▶ **Les consignes**
1. Comment se traduit en anglais cette phrase de l'article : « On a tous la même responsabilité au sein du groupe France que ce soit dans la vie, le jeu ou sur le terrain. » ?
2. Pouvez-vous réécrire plus brièvement le paragraphe de l'article qui commence par « On m'a mis en garde », sans en perdre les faits principaux ?
3. Extrayez de l'article le passage qui débute aux mots « J'essaye de me » et s'arrête après « demande beaucoup d'énergie ? ».
-------- Article --------
Votre nouvelle fonction de capitaine du XV de France vous a demandé beaucoup d'obligations cette semaine, avec notamment un aller et retour à Londres mercredi dernier, comment la vivez-vous ?

J'essaye de me poser le moins de questions possibles. Ce sont des choses par lesquelles je dois passer donc je ne me demande pas si cela me plaît ou pas, je les fais, point. Je prends les choses comme elles viennent et je reste pragmatique.

Craignez-vous que cela vous demande beaucoup d'énergie ?

On m'a mis en garde par rapport à cela. Je ne suis pas forcément inquiet. Ce sera mon rôle pour les cinq prochains matchs. On me l'a proposé, j'ai accepté, j'en connais les risques, les avantages et les inconvénients mais j'ai dit oui alors j'assume. Je ne vais pas rebrousser chemin.

On a tous la même responsabilité au sein du groupe France que ce soit dans la vie, le jeu ou sur le terrain. C'est un collectif.

Comment avez-vous accueilli la nouvelle ?
-------- Extrait des données --------
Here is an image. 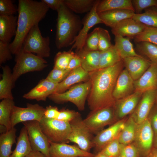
--------
▶ **Réponses par consigne**
1. We all have the same responsibility within the France squad, whether in life, in the game or on the pitch.

2. On m'a averti, mais je ne suis pas forcément inquiet. Ce rôle sera le mien pour les cinq prochains matchs. Je l'ai accepté en connaissant les risques, les avantages et les inconvénients. J'assume et je ne reviendrai pas en arrière.

3.
J'essaye de me poser le moins de questions possibles. Ce sont des choses par lesquelles je dois passer donc je ne me demande pas si cela me plaît ou pas, je les fais, point. Je prends les choses comme elles viennent et je reste pragmatique.

Craignez-vous que cela vous demande beaucoup d'énergie ?